━━━ DATA FOR REVIEW ━━━

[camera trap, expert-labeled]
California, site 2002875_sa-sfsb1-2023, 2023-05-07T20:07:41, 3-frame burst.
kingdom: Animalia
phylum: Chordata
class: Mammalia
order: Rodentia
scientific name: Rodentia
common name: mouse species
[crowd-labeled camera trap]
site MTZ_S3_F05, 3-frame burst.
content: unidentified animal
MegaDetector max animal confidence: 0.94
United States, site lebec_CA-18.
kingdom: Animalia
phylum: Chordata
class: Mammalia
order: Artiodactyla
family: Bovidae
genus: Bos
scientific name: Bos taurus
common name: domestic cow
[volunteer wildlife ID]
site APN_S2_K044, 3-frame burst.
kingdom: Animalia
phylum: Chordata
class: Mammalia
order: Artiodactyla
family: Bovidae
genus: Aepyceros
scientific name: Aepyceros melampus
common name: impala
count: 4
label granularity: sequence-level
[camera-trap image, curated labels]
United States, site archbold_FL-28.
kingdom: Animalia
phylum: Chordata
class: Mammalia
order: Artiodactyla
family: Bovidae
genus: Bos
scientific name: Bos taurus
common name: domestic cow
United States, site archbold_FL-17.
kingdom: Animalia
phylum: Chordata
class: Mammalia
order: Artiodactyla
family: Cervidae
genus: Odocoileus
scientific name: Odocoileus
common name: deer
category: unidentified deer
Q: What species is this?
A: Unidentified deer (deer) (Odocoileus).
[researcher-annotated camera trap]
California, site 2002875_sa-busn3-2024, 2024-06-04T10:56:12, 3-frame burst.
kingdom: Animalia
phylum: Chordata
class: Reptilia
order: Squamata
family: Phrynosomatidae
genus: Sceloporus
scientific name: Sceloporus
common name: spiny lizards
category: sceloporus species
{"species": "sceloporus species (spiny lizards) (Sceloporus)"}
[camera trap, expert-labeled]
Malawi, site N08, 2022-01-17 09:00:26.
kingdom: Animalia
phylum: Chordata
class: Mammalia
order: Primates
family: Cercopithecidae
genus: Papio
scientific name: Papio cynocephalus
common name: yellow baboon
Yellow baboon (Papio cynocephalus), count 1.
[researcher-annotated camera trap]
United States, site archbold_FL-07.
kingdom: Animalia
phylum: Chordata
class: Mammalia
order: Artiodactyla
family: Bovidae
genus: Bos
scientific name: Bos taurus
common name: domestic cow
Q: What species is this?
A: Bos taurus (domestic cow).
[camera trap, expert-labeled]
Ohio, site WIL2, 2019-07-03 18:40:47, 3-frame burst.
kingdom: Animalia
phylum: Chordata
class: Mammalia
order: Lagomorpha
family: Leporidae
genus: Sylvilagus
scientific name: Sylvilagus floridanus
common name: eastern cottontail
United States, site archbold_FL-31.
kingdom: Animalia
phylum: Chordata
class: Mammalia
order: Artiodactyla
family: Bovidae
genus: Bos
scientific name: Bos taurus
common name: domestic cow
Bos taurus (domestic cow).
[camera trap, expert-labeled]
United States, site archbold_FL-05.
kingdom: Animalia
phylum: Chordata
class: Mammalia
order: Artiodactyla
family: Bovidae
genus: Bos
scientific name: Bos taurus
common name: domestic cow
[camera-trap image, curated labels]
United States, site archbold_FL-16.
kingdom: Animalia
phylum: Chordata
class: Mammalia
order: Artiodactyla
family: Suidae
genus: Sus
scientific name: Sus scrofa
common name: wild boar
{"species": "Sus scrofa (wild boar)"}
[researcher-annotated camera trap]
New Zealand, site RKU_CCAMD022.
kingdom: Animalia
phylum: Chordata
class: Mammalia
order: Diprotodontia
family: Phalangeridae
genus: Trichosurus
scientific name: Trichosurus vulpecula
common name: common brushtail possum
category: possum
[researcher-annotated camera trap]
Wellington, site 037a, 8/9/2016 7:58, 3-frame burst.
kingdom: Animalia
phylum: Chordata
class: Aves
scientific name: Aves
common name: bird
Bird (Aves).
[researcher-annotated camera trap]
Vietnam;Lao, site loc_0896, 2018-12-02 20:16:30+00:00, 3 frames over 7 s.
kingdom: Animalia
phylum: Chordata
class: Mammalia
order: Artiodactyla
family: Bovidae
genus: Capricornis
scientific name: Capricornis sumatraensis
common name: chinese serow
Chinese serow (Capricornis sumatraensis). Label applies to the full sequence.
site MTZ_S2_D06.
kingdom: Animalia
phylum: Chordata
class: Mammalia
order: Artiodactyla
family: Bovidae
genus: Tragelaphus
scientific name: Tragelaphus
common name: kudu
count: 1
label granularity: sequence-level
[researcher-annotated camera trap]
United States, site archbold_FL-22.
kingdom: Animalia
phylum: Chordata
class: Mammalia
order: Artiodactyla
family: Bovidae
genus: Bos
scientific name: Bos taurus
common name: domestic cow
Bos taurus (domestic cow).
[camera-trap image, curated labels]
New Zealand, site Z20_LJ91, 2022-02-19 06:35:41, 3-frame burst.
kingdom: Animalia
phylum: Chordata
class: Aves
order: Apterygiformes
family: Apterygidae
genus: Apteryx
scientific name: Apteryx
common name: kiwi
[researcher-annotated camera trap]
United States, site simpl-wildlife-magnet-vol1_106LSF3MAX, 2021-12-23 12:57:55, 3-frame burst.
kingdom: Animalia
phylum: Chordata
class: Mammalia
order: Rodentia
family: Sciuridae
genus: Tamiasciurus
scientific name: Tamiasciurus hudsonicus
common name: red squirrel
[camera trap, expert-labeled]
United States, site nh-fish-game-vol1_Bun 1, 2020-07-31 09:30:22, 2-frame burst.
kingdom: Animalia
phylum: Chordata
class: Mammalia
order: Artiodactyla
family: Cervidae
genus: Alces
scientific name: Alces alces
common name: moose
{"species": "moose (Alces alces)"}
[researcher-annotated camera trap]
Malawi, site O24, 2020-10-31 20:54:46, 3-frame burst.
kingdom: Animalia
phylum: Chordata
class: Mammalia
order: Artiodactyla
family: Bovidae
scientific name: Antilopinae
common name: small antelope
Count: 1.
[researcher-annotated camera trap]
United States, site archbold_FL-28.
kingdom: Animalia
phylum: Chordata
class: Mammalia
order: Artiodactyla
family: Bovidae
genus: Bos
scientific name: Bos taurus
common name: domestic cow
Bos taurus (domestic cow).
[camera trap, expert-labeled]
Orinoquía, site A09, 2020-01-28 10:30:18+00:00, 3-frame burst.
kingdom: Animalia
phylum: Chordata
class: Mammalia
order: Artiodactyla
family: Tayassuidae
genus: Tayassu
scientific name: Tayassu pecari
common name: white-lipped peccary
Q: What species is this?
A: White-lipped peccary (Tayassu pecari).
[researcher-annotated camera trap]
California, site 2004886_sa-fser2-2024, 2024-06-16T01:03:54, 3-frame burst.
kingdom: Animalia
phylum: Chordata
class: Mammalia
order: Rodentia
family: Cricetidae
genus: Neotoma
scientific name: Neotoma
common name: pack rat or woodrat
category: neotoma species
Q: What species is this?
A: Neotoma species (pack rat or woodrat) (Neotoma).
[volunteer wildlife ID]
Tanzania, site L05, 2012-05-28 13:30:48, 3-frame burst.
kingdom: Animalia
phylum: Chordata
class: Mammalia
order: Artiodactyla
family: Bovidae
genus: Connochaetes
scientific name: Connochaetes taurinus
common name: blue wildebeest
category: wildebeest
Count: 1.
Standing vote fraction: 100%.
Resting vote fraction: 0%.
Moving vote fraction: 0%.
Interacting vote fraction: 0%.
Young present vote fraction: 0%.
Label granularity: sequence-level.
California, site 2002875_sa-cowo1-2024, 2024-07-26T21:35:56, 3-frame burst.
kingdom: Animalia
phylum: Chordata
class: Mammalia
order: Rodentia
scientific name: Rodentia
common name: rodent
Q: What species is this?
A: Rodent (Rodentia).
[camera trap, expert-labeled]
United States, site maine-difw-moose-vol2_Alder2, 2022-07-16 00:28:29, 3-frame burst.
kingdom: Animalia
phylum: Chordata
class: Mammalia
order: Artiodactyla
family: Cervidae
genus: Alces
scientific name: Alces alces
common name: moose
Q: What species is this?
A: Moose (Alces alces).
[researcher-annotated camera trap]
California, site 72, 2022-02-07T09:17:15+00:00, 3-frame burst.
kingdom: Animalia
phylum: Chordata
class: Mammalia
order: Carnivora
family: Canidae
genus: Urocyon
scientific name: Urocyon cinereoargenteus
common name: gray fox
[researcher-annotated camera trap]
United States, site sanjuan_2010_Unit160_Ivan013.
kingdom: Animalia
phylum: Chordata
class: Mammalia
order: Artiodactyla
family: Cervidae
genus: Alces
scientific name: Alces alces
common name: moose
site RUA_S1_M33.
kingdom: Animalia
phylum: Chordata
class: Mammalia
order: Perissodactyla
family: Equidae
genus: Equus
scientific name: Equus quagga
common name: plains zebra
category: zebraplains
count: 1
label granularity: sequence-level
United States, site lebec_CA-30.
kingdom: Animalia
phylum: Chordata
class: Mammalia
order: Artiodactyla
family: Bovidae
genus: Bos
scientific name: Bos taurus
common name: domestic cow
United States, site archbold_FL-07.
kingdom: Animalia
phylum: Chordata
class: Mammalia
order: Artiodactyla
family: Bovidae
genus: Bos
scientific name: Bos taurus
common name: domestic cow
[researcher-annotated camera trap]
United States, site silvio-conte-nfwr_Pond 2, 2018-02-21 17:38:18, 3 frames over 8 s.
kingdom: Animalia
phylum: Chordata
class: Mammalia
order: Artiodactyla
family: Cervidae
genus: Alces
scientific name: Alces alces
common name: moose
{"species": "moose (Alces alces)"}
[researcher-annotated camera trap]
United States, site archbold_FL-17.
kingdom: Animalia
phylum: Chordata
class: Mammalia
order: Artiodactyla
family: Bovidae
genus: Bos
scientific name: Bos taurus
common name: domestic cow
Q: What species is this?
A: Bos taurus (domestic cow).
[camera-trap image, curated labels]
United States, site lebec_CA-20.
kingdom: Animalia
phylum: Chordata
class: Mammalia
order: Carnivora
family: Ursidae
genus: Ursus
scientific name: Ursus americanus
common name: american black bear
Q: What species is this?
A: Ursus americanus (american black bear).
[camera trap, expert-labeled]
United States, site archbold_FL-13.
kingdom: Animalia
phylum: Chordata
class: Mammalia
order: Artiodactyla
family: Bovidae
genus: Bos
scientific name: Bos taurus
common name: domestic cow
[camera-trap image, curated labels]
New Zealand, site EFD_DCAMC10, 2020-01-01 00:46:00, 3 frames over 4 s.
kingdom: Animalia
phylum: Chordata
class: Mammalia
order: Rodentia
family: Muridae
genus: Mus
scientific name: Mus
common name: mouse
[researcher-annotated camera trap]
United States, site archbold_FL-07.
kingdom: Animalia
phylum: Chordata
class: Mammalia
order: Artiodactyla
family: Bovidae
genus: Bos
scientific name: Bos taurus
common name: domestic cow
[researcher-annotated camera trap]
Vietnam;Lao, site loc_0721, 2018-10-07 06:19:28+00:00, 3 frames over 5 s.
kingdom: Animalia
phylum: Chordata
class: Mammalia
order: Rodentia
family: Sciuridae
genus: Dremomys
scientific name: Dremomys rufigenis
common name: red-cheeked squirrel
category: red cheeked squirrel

━━━

ASSIGNMENT ▸
Every line above from the line with "category: wildebeest" to the line with "Label granularity: sequence-level." is wanted, ends included; write them out exactly and add no other line.

SOLUTION ▸
category: wildebeest
Count: 1.
Standing vote fraction: 100%.
Resting vote fraction: 0%.
Moving vote fraction: 0%.
Interacting vote fraction: 0%.
Young present vote fraction: 0%.
Label granularity: sequence-level.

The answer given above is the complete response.